OBJECTIVE: Count the lines in the records below that contain the string "reddish" and give only that number.

SUPPLIED DATA:
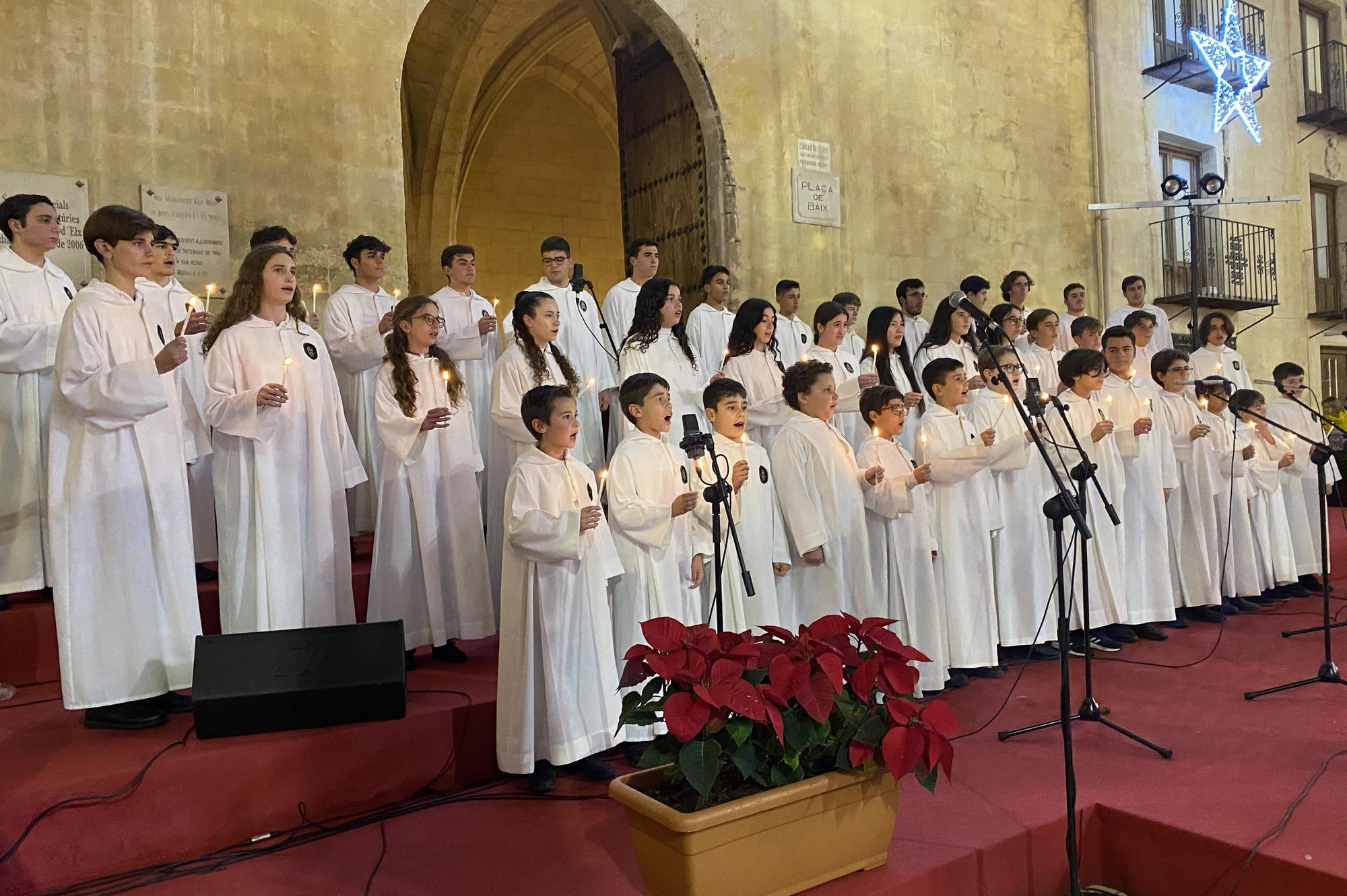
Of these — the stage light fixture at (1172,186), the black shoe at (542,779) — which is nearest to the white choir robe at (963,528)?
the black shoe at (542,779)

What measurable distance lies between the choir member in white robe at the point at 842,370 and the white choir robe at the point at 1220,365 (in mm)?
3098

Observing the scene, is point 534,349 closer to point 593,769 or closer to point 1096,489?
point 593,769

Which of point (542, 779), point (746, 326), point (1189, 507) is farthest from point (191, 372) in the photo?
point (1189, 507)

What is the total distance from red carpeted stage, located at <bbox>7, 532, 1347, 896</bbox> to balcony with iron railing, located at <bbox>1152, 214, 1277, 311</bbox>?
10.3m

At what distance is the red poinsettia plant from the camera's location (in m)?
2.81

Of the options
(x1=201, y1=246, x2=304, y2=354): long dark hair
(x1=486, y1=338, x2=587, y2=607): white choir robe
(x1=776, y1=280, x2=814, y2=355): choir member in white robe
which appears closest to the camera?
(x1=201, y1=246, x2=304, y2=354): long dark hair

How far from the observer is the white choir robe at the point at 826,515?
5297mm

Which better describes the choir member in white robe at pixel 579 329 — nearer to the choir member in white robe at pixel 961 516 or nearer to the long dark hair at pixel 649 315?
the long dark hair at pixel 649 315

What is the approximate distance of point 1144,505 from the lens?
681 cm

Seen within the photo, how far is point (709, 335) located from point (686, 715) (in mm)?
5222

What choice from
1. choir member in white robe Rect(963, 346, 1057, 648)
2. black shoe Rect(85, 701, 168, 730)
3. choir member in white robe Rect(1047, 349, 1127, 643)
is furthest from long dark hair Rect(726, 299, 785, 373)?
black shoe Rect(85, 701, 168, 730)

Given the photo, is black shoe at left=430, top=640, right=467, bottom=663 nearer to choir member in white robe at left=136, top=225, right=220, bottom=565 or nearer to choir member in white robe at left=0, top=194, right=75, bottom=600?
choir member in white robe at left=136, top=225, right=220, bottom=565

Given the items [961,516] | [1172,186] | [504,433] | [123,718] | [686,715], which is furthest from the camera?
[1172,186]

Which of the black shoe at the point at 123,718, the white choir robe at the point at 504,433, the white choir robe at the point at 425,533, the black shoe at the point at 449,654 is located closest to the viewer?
==
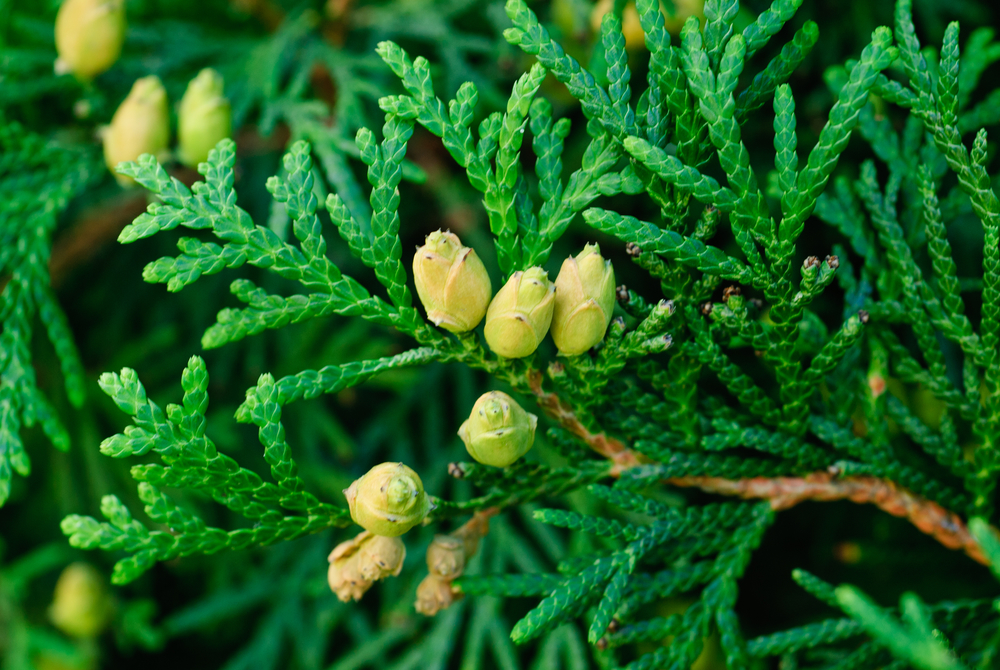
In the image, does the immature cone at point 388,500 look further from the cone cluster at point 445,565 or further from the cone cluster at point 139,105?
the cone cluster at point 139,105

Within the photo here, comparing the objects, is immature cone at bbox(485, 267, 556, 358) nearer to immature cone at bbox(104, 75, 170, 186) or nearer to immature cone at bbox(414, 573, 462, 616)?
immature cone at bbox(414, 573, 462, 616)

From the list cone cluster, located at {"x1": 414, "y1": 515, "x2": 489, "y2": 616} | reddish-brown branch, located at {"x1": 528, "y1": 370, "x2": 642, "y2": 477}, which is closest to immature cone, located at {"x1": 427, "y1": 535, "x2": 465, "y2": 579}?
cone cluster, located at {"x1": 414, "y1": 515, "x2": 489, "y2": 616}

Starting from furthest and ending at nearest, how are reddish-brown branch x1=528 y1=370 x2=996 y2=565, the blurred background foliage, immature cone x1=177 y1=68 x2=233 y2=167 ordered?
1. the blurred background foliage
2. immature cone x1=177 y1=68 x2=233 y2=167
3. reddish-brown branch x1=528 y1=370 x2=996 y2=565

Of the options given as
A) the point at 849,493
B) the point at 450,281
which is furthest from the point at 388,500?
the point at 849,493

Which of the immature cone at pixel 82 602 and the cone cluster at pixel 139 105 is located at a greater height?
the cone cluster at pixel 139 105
* * *
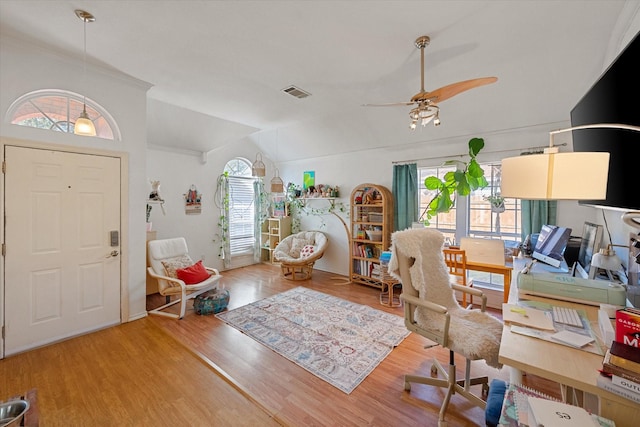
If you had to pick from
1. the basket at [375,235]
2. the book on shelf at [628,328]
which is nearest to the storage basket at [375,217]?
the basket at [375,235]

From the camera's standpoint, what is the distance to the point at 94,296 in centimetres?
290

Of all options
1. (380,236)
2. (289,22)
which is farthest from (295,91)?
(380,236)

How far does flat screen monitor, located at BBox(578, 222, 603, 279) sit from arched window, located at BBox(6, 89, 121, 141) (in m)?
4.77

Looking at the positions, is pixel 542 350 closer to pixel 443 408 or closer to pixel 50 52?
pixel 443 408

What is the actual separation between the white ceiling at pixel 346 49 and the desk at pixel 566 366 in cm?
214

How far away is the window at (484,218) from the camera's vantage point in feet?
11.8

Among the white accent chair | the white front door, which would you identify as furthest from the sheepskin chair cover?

OUTPUT FOR THIS EXERCISE: 3